2022年11月3日(木)

▼明治憲法と現在の憲法との違いについて、前者は主権が天皇だったのに対し、後者は国民というのは、解説書の冒頭に登場するが、記述の形式は第1章が「天皇」であることはどちらも変わらない。現憲法で言えば第2章は「戦争の放棄」で、第3章になって、ようやく主権者の登場。「国民の権利及び義務」となる

▼「象徴」となった天皇の権威をなお維持するため、当時の政治家の苦心がこの記述の順番に現われているというのが憲法学者奥平康弘の説だ。文化勲章の発表が10月末で、表彰式は「文化の日」の3日。その3日は叙勲の発表日というのも、実態の権威の錯覚を巧みに利用する為政者の判断があるのだろうか

▼「文化の日」は言うまでもなく、元明治天皇の天長節、すなわち誕生日で、代が変わると明治節として四大節の一つの祝日となり戦後の昭和23年、自由と平和を愛し、文化を振興する日としての国民の祝日「文化の日」となった

▼対して、叙勲は勲功をあげた武人を賞する古代日本の律令制度が起源。

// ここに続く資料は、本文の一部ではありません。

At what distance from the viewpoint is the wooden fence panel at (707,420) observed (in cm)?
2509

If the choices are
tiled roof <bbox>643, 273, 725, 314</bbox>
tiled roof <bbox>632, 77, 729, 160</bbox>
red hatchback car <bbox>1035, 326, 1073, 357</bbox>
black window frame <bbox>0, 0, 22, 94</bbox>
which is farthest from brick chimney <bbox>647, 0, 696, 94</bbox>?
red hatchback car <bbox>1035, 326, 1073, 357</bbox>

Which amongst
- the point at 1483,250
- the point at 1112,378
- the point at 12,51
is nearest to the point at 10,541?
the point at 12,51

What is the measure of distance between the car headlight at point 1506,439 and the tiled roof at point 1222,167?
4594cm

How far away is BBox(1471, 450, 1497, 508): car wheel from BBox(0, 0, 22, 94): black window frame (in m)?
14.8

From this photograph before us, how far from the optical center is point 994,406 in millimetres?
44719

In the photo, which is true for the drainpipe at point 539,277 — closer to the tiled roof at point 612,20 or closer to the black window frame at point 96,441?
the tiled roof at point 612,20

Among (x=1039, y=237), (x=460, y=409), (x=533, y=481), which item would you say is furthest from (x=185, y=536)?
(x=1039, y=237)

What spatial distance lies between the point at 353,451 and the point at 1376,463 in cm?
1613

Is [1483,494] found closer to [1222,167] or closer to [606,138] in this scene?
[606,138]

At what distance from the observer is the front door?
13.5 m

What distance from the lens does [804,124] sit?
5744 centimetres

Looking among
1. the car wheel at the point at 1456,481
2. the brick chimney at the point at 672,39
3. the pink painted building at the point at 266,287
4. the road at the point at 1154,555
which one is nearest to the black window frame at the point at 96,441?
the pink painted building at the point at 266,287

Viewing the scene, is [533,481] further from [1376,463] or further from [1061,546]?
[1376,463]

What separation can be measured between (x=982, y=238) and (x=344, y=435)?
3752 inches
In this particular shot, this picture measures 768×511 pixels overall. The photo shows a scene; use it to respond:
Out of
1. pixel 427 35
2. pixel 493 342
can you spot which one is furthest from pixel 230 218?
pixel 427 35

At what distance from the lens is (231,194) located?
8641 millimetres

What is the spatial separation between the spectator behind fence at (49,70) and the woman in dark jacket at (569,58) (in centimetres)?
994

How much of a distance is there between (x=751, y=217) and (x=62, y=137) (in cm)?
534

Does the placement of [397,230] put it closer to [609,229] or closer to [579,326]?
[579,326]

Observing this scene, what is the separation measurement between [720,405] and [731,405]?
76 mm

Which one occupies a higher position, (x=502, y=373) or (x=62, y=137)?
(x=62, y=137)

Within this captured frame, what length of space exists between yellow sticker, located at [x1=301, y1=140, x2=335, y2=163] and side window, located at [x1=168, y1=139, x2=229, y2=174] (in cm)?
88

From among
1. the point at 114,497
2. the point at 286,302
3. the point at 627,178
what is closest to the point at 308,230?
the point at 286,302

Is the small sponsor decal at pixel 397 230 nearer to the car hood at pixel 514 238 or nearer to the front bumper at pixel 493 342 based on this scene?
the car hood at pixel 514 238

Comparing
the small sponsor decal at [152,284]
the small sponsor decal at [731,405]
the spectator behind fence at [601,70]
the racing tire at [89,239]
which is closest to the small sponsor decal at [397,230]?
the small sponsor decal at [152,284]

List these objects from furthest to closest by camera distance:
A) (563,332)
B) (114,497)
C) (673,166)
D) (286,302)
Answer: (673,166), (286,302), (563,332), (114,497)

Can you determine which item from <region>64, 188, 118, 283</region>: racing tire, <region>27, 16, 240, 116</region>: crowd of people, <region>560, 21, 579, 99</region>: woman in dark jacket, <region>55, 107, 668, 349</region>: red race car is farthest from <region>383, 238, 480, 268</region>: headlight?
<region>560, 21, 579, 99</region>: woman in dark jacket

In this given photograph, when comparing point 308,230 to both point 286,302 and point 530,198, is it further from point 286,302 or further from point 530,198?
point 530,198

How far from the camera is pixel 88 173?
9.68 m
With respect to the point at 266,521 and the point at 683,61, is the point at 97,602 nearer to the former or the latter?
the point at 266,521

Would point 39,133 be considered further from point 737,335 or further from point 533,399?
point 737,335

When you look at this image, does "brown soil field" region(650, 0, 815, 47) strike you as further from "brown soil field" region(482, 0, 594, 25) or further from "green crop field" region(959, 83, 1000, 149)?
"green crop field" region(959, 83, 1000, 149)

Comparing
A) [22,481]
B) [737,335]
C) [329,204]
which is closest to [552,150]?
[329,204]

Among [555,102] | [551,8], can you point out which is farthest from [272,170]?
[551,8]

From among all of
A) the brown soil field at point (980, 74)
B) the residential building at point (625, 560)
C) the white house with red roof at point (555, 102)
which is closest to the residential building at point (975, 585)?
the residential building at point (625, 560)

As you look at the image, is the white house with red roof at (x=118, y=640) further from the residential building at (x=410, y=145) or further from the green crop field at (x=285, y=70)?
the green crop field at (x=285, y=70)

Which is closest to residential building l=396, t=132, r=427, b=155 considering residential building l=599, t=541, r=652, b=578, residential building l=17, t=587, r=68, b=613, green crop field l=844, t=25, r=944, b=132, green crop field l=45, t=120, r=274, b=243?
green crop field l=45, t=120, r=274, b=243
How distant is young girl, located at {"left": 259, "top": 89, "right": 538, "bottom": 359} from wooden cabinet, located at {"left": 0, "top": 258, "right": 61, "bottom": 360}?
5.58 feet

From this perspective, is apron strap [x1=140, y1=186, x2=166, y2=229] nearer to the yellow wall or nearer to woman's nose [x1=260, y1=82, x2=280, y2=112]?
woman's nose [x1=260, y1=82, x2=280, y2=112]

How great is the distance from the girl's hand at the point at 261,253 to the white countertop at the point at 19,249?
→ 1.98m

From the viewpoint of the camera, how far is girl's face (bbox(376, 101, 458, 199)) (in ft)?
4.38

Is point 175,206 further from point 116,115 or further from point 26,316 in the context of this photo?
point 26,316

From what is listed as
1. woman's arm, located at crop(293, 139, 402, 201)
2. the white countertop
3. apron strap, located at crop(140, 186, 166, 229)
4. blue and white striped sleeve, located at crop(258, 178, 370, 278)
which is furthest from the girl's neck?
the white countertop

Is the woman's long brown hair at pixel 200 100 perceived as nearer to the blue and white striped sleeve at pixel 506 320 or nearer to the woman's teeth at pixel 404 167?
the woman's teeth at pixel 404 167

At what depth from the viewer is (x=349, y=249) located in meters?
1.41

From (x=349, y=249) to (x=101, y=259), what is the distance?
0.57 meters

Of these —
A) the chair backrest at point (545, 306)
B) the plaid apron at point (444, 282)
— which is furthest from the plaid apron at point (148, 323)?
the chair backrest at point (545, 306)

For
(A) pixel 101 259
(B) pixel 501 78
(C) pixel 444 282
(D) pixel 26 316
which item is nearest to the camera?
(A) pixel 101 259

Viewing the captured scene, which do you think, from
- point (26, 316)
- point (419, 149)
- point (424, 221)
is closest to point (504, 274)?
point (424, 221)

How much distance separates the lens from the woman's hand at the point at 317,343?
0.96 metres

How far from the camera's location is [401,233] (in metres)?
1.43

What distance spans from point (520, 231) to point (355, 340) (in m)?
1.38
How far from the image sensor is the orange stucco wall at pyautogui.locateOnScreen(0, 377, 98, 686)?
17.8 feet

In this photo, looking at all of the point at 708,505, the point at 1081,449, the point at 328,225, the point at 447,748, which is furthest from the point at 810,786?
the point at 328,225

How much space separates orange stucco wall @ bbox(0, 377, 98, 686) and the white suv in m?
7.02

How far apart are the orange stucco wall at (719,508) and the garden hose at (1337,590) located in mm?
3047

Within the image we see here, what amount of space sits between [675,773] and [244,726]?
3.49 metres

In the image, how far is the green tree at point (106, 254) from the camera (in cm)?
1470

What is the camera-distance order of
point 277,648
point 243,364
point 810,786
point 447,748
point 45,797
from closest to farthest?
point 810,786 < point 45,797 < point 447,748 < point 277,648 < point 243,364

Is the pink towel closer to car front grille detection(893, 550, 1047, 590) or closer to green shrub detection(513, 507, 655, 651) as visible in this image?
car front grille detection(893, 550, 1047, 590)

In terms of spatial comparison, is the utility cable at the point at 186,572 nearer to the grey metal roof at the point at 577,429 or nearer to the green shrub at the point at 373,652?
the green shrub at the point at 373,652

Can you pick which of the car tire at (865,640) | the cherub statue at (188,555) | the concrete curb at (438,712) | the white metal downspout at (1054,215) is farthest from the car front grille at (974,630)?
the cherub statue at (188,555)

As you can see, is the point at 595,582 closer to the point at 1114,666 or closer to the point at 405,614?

明治以降、個人に勲等を叙する(授ける)制度となり戦後、生存者叙勲は停止されたが18年後に再開。平成14年は数字で表す勲等は廃止され、「勲等に叙す」から「勲章の授章」に性格は改まったが、叙勲の言葉は今に生きる

▼文化の日が国民の祝日に制定された翌年の24年のこの日、湯川秀樹の日本人初のノーベル賞受賞が発表され、日本中が沸いた。それから70年余、日本は防衛費増、迎撃力強化が議論されている。「文化の日」変わらず、時代とともにその色彩は変わっていく。